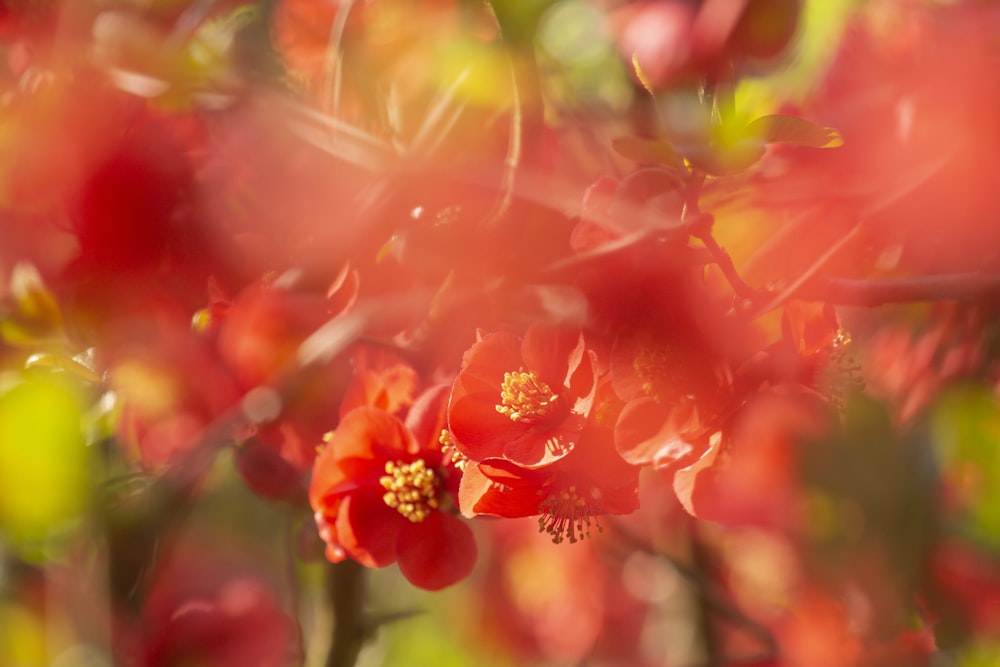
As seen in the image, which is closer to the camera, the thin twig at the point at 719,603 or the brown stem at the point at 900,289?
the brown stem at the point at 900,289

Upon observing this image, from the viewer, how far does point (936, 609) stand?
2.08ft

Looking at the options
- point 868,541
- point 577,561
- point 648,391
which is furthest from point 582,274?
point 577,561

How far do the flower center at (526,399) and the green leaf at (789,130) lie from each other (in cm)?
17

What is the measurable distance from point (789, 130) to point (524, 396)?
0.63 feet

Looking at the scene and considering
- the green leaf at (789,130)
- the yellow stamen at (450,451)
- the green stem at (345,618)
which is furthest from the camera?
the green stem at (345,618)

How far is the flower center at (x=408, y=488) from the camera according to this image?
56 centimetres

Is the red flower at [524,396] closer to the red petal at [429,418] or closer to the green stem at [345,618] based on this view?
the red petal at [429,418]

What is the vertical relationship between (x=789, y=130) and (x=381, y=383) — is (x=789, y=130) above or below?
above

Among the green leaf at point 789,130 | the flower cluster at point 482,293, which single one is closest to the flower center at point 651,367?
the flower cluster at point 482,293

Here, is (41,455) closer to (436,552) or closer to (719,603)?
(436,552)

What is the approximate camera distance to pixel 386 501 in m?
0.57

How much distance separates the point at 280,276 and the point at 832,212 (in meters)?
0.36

——

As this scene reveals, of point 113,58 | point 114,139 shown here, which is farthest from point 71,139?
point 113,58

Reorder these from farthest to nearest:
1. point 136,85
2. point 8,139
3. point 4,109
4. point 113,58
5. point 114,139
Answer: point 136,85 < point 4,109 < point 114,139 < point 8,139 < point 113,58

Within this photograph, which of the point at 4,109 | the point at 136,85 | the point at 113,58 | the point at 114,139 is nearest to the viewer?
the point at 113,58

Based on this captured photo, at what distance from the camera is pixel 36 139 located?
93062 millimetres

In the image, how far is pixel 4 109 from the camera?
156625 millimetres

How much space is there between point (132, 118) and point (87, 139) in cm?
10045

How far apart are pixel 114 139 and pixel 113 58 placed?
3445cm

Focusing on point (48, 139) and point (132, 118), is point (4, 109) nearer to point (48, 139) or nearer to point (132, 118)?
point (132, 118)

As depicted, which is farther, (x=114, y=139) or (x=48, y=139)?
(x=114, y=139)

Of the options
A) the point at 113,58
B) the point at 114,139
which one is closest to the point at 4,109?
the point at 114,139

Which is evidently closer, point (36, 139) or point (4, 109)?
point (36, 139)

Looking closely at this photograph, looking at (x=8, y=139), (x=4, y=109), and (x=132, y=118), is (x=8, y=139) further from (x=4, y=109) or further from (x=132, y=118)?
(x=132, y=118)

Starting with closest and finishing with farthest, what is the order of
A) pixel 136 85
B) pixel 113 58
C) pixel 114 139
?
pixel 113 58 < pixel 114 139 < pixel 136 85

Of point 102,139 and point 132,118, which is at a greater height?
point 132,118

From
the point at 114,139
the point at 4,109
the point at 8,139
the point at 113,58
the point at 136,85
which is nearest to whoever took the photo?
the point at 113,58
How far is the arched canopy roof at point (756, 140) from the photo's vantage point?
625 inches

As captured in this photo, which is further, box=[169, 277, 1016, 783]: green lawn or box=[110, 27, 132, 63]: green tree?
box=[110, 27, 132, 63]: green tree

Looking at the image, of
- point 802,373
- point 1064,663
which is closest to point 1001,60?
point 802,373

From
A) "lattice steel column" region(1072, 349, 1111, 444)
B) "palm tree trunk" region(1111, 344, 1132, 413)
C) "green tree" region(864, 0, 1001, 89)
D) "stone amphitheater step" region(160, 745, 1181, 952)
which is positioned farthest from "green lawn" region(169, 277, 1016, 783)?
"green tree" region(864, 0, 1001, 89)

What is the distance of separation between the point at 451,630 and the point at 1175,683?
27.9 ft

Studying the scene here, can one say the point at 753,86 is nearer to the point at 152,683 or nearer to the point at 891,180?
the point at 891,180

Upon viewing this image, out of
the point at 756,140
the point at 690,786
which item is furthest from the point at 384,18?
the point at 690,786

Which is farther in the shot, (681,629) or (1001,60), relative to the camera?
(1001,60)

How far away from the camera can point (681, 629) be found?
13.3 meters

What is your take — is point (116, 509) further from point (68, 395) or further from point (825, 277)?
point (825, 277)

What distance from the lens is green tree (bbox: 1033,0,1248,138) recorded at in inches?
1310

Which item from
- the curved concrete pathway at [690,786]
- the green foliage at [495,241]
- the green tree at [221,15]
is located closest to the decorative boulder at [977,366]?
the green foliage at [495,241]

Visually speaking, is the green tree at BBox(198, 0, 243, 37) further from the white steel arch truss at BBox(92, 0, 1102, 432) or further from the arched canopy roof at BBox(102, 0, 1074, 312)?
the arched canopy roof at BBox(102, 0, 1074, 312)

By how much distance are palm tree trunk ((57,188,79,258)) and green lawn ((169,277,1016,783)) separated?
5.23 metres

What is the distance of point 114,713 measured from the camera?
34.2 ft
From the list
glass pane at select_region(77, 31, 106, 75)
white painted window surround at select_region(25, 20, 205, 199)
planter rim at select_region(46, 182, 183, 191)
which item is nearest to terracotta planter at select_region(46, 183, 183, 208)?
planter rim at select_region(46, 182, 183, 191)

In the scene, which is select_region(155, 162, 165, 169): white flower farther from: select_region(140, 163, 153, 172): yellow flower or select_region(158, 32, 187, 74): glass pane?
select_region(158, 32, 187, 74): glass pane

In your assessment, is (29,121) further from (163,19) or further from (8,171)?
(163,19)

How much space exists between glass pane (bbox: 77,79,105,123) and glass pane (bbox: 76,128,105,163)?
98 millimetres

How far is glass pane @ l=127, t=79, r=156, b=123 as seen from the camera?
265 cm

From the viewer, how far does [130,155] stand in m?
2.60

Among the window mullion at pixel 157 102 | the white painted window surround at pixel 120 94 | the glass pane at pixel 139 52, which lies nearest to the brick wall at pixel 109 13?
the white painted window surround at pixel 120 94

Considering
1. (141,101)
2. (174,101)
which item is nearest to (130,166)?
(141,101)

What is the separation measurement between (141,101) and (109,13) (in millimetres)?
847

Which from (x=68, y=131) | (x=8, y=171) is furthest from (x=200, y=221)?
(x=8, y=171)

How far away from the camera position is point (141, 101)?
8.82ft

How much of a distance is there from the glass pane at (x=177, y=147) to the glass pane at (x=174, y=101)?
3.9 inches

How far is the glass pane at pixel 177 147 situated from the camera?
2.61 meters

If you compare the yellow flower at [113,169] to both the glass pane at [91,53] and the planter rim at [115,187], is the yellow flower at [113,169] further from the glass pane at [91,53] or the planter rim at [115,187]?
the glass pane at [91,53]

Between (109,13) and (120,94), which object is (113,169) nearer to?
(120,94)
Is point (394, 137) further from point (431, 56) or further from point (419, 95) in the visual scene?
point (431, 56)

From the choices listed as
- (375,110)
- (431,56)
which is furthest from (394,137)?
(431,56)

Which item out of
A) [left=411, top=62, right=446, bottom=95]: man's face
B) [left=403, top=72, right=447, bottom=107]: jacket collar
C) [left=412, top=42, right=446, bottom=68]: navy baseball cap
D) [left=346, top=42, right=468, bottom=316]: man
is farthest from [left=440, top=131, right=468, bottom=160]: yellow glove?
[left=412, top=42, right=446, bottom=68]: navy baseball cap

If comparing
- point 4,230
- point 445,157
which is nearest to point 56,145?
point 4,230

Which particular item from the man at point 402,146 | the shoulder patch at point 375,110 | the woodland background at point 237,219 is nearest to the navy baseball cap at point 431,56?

——

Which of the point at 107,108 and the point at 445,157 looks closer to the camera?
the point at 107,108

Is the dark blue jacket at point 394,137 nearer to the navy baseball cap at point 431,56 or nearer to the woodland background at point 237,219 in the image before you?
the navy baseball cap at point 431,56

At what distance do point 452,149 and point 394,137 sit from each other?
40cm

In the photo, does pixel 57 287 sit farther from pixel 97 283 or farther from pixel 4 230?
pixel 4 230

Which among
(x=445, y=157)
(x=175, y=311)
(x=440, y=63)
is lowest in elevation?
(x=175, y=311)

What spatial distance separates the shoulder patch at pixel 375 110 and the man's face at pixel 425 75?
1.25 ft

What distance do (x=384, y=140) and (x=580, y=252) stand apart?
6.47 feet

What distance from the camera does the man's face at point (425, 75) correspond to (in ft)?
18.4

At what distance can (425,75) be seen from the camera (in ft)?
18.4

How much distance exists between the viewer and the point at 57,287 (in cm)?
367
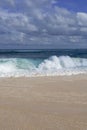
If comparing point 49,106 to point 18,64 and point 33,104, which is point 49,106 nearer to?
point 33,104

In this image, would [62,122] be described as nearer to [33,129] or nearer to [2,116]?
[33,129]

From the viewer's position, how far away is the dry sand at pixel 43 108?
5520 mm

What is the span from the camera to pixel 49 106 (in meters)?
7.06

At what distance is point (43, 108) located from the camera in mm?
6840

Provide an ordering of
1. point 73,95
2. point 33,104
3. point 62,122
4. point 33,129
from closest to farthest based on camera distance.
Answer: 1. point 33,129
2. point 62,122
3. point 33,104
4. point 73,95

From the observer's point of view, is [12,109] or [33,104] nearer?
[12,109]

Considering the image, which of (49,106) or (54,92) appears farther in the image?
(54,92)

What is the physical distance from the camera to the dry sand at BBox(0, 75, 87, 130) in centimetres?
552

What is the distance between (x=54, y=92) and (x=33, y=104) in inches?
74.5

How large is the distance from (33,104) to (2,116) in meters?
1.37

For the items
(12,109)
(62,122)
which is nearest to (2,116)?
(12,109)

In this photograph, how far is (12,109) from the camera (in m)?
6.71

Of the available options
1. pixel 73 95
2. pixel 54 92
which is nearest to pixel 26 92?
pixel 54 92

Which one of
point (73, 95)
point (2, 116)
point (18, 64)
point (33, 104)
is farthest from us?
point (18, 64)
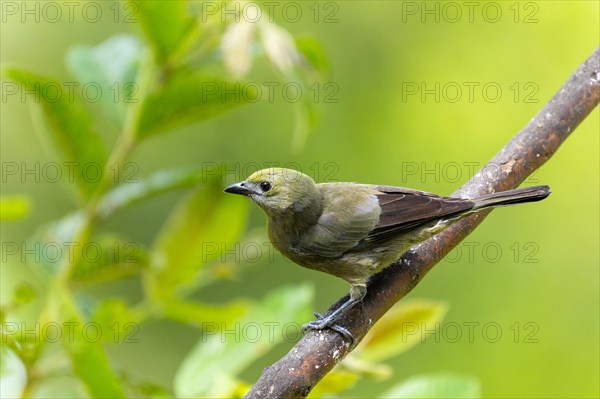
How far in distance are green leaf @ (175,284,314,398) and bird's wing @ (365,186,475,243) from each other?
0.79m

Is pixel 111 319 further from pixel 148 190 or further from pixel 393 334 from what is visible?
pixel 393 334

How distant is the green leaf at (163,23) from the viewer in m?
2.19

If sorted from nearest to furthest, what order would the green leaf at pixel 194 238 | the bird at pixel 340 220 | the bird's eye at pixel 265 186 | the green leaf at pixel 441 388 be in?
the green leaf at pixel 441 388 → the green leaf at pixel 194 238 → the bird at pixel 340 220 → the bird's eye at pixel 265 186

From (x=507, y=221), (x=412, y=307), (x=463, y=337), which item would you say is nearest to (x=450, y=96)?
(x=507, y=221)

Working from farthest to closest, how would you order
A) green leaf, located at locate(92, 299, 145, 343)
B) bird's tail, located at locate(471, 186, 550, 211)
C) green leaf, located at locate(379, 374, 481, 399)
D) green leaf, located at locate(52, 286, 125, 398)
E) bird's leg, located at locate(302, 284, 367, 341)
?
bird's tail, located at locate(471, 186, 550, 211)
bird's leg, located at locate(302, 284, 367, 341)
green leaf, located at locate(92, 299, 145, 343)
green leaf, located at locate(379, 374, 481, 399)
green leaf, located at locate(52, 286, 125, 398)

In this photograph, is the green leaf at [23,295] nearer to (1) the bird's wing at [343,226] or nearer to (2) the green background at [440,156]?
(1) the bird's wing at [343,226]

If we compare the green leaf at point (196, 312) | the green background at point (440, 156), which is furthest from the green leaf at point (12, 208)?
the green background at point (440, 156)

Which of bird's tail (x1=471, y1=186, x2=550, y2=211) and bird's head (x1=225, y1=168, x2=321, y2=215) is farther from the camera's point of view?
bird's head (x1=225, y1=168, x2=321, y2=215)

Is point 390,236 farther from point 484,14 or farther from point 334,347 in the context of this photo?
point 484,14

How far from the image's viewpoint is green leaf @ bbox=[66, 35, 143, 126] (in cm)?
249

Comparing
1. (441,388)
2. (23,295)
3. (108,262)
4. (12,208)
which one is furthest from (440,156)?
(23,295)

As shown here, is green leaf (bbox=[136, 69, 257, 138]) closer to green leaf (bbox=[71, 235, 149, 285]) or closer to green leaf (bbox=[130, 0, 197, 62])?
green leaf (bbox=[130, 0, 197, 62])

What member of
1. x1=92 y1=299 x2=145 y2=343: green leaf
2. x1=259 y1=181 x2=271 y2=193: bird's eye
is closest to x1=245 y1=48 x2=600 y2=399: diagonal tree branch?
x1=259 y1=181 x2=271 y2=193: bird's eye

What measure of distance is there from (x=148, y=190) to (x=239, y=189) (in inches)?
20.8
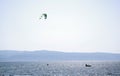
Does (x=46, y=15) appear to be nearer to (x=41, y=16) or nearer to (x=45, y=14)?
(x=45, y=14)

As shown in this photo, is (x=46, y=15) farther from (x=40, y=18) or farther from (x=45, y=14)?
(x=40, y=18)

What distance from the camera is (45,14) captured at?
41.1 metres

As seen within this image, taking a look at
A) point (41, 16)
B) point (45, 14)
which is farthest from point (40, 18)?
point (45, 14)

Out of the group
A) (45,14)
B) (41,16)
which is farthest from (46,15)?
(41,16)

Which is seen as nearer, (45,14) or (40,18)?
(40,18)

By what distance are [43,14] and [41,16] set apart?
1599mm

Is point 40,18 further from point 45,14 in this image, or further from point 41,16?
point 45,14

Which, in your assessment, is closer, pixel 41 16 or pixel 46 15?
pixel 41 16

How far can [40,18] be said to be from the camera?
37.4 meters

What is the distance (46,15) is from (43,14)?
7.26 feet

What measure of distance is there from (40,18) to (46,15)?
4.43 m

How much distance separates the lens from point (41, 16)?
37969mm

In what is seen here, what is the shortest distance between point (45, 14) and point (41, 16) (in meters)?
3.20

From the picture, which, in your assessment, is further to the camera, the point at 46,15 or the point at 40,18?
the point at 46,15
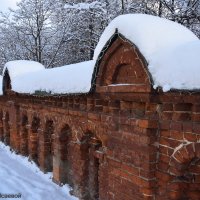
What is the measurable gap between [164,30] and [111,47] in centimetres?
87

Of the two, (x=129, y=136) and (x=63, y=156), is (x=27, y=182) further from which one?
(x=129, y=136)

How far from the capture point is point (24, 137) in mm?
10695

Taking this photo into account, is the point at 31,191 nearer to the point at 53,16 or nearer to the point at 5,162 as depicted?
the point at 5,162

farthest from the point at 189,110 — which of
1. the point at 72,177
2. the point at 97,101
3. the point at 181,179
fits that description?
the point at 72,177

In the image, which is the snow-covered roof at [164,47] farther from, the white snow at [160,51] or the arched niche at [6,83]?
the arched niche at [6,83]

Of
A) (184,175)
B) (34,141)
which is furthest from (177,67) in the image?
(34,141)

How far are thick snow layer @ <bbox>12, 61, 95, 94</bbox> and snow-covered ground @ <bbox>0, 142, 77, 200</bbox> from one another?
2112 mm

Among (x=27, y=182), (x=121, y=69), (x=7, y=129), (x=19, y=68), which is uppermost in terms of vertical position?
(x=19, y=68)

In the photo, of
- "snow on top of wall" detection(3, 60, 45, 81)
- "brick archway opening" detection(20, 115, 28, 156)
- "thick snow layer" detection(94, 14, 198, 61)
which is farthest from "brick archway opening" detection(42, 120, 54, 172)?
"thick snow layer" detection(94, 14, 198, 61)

——

• Problem description:
Which lines above contain the word "brown"? Copy each of them in full.

• Exercise solution:
As seen in the image, which is closer to the camera, the thin twig at the point at 719,603 or the brown stem at the point at 900,289?
the brown stem at the point at 900,289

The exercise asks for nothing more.